Она пахнет морозом и бабушкиными духами, которые я сама когда-то ей отдала.
— Это Вы… А он… Где он? — говорю сбивчиво, озираюсь по сторонам, пытаюсь заглянуть поверх её плеча. Его не видно. Его нет. — Он же был здесь! Он поднимался! Я слышала!…
— О ком ты говоришь, Даша? — спрашивает Антонина Петровна и, не дожидаясь ответа, продолжает, — Господи, что ты здесь делаешь? В холоде! Босая!
И снова ответ ей не нужен. Используя свободную руку, она помогает мне подняться. Я между тем неловко думаю про себя, что соскребать с пола моё трясущееся тело становится нашей традицией.
Антонина Петровна не слушает моего лепета об ужасном человеке в красном пуховике, о его тяжёлых шагах на ступенях, о матери, объявившейся в моём доме, спустя много лет.
Она берёт меня под руку словно душевнобольную, ведёт к своей двери, молча отпирает её, и пропускает в свою обитель.
Я пытаюсь перед ней извиниться за недавнюю ссору и грубые слова, за недоверие, за свой суровый взгляд и повышенный тон. Но женщина всякий раз спокойно отвечает:
— Ничего… Ничего…
И добавляет:
— Я не буду с тобой говорить, пока ты не согреешься и окончательно не придёшь в себя. Ванна прямо по коридору. Ну, ты знаешь…
Следующие сорок минут я кисну в мыле и пене, и геле для душа. Неистово тру себя щёткой и обливаюсь едва ли не кипятком.

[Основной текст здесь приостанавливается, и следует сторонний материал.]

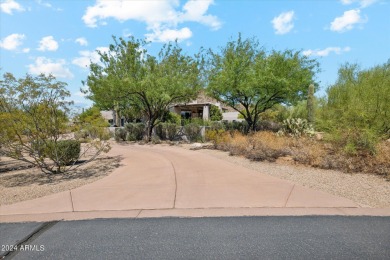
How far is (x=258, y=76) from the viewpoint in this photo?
15531 mm

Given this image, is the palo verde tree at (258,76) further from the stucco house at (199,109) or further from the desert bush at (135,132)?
the stucco house at (199,109)

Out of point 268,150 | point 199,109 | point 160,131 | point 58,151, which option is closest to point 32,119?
point 58,151

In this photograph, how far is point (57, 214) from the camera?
5.21m

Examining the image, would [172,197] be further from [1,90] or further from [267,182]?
[1,90]

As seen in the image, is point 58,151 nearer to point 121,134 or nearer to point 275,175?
point 275,175

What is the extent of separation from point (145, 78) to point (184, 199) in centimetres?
1188

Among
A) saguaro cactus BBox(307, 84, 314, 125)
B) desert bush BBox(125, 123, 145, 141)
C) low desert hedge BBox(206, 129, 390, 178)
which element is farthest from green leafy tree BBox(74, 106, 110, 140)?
saguaro cactus BBox(307, 84, 314, 125)

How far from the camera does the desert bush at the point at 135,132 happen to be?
67.9 ft

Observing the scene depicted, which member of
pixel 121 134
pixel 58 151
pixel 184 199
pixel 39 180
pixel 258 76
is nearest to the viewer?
pixel 184 199

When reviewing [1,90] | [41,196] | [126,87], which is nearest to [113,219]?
[41,196]

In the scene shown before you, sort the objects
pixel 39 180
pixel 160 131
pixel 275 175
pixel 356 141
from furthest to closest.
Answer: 1. pixel 160 131
2. pixel 356 141
3. pixel 39 180
4. pixel 275 175

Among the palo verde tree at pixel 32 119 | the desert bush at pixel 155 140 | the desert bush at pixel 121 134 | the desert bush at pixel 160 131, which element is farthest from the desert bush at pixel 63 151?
the desert bush at pixel 121 134

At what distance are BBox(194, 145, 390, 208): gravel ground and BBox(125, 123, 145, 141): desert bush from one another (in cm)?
1290

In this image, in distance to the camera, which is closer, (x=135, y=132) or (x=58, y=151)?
(x=58, y=151)
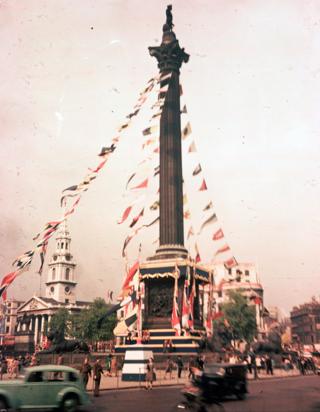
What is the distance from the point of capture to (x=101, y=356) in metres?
39.4

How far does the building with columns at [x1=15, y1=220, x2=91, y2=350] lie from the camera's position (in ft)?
396

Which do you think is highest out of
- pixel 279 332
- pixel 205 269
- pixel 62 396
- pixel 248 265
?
pixel 248 265

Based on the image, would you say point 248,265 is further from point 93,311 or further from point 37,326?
point 37,326

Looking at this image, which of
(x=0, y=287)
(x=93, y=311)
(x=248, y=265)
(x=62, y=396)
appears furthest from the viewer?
(x=248, y=265)

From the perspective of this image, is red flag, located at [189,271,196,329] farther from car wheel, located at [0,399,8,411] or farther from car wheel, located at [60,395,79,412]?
car wheel, located at [0,399,8,411]

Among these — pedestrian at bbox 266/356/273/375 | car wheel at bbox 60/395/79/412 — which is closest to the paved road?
car wheel at bbox 60/395/79/412

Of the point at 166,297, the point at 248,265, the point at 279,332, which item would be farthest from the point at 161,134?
the point at 248,265

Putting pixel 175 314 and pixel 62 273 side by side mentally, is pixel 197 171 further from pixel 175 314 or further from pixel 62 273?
pixel 62 273

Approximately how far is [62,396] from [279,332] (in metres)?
28.1

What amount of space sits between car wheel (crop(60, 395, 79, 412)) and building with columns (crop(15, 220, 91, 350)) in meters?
108

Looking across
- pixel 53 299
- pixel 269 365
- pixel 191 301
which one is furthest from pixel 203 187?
pixel 53 299

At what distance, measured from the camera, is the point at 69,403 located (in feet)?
48.5

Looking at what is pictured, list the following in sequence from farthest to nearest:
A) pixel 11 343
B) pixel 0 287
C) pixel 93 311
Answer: pixel 11 343 < pixel 93 311 < pixel 0 287

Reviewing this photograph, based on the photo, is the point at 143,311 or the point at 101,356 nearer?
the point at 101,356
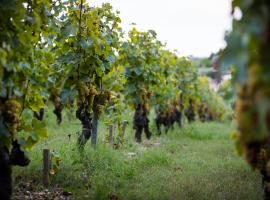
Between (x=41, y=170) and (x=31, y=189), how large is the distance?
2.53 ft

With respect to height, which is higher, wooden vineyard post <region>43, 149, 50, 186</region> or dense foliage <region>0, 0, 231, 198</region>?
dense foliage <region>0, 0, 231, 198</region>

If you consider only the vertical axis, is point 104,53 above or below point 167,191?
above

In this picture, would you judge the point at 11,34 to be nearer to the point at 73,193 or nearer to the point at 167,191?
the point at 73,193

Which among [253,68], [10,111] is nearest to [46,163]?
[10,111]

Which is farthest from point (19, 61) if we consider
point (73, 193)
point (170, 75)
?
point (170, 75)

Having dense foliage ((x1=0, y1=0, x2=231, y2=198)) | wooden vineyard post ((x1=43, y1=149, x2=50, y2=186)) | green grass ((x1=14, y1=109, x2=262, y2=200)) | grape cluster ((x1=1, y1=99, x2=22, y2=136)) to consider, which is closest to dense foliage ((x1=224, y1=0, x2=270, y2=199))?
dense foliage ((x1=0, y1=0, x2=231, y2=198))

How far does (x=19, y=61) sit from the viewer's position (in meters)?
4.40

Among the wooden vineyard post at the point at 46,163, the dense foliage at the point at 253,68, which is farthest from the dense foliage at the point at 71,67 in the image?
the dense foliage at the point at 253,68

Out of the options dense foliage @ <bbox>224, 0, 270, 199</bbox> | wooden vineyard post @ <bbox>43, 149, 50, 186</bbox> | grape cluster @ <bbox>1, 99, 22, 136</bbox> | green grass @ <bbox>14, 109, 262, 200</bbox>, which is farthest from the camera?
wooden vineyard post @ <bbox>43, 149, 50, 186</bbox>

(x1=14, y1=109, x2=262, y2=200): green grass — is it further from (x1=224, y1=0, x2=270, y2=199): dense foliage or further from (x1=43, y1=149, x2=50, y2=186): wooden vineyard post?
(x1=224, y1=0, x2=270, y2=199): dense foliage

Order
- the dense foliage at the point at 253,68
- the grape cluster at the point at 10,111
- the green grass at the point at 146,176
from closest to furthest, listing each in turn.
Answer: the dense foliage at the point at 253,68, the grape cluster at the point at 10,111, the green grass at the point at 146,176

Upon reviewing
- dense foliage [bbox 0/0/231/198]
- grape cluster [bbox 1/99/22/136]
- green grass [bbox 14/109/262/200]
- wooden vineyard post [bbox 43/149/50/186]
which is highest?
dense foliage [bbox 0/0/231/198]

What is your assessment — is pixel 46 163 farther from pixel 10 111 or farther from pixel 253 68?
pixel 253 68

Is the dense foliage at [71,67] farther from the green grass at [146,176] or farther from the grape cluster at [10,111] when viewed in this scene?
the green grass at [146,176]
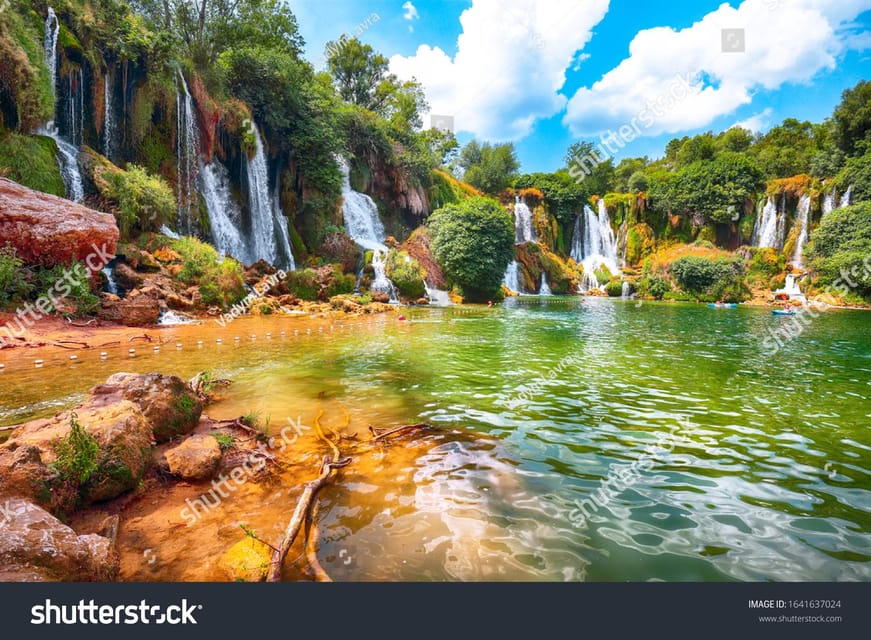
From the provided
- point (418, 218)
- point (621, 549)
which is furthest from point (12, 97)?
point (418, 218)

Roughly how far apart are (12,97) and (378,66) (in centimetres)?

Антонина Петровна приносит мне чистое полотенце и вышарканный до дыр домашний халат.
А потом она жарит лук и мясо, и тушит картофель. Режет хлеб и салат. Греет чайник и разворачивает печенье. А я сижу у окна на стуле, забравшись на него с ногами, и смотрю на зимние сумерки.
Мне всё ещё страшно. Я прислушиваюсь к гомону снаружи. Пытаюсь уловить каждый звук внутри дома и за его пределами.
Во дворе лает собака, ругается влюблённая парочка, кричат дети, гудят машины… А на лестнице снова шаги.
Они близко. Внизу. И вскоре за дверью. Проносятся мимо. Поднимаются выше. Вскоре слышу громкий стук в дверь и узнаю знакомый почерк.
Один длинный удар, три коротких, ещё один после паузы и два коротких следом. Эта композиция повторяется дважды.
Полянский…
Я знаю.
Так он стучал, когда пришёл ко мне в первый раз, несколько дней назад.
Сейчас этот человек опять стоит у порога моей квартиры и ждёт.
Ждёт, когда замок щёлкнет, дверь глухо простонет, и красавица Лара впустит его, чужака, в мой дом.
Вскоре я слышу их топот и гулкие голоса у себя над головой. Но думаю о тетради, оставленной на столе, о Димкиных нерешённых задачах, о чашке чая, брошенной в раковину.